Journals and Public Access to Research Data

Journals and Public Access to Research Data

This spring HighWire’s Senior Vice President and head of Product Management, Tony Alves, attended several industry events, including the National Academy of Sciences’ Journal Summit, STM’s Research Integrity Masterclass, and the annual meetings of both the Council of Science Editors and the Society for Scholarly Publishers. For the next several weeks Tony will provide useful summaries of some of the most important sessions, highlighting insights and hot-takes from those meetings.

In March I attended the National Academy of Sciences’ Journal Summit. The theme was “Change in Context: Identifying the best routes to an open science world.” There were over one hundred and thirty attendees representing publishers, libraries, institutions, funders, government agencies, suppliers and non-profits. The attendee list was a real who’s who of scholarly communications. As we were under Chatham House Rule, I will not identify individuals as I share some of what I learned that day.

In my previous post I covered the panel discussion on the impact of new public access requirements for US federally funded research. The other panel discussion I want to cover focuses on the public access to data requirements for US federally funded research, recently mandated in the Nelson Memo, which was put out by the White House Office of Science and Technology Policy (OSTP) in August of 2022. The requirement states “Scientific data underlying peer-reviewed scholarly publications resulting from federally funded research should be made freely available and publicly accessible by default at the time of publication” with certain restrictions. A panel representing different constituents in the scholarly publishing ecosystem weighed in on the implications of this mandate for publishers, researchers, and the research infrastructure.

## SUPPLIED INFORMATION
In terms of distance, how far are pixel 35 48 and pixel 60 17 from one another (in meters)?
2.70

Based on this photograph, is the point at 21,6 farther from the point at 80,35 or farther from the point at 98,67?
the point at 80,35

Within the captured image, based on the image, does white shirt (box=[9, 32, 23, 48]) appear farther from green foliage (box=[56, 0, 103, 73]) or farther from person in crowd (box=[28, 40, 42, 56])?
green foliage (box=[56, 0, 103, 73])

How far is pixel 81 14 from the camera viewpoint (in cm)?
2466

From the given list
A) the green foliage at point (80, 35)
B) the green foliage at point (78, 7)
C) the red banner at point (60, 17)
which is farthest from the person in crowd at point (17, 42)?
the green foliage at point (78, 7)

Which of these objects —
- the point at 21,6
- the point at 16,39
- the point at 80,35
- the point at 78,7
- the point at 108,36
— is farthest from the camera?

## SET EXERCISE
Reproduce the entire Journals and Public Access to Research Data text from above, word for word.

## RESPONSE TO THIS TASK
Journals and Public Access to Research Data

Journals and Public Access to Research Data

This spring HighWire’s Senior Vice President and head of Product Management, Tony Alves, attended several industry events, including the National Academy of Sciences’ Journal Summit, STM’s Research Integrity Masterclass, and the annual meetings of both the Council of Science Editors and the Society for Scholarly Publishers. For the next several weeks Tony will provide useful summaries of some of the most important sessions, highlighting insights and hot-takes from those meetings.

In March I attended the National Academy of Sciences’ Journal Summit. The theme was “Change in Context: Identifying the best routes to an open science world.” There were over one hundred and thirty attendees representing publishers, libraries, institutions, funders, government agencies, suppliers and non-profits. The attendee list was a real who’s who of scholarly communications. As we were under Chatham House Rule, I will not identify individuals as I share some of what I learned that day.

In my previous post I covered the panel discussion on the impact of new public access requirements for US federally funded research. The other panel discussion I want to cover focuses on the public access to data requirements for US federally funded research, recently mandated in the Nelson Memo, which was put out by the White House Office of Science and Technology Policy (OSTP) in August of 2022. The requirement states “Scientific data underlying peer-reviewed scholarly publications resulting from federally funded research should be made freely available and publicly accessible by default at the time of publication” with certain restrictions. A panel representing different constituents in the scholarly publishing ecosystem weighed in on the implications of this mandate for publishers, researchers, and the research infrastructure.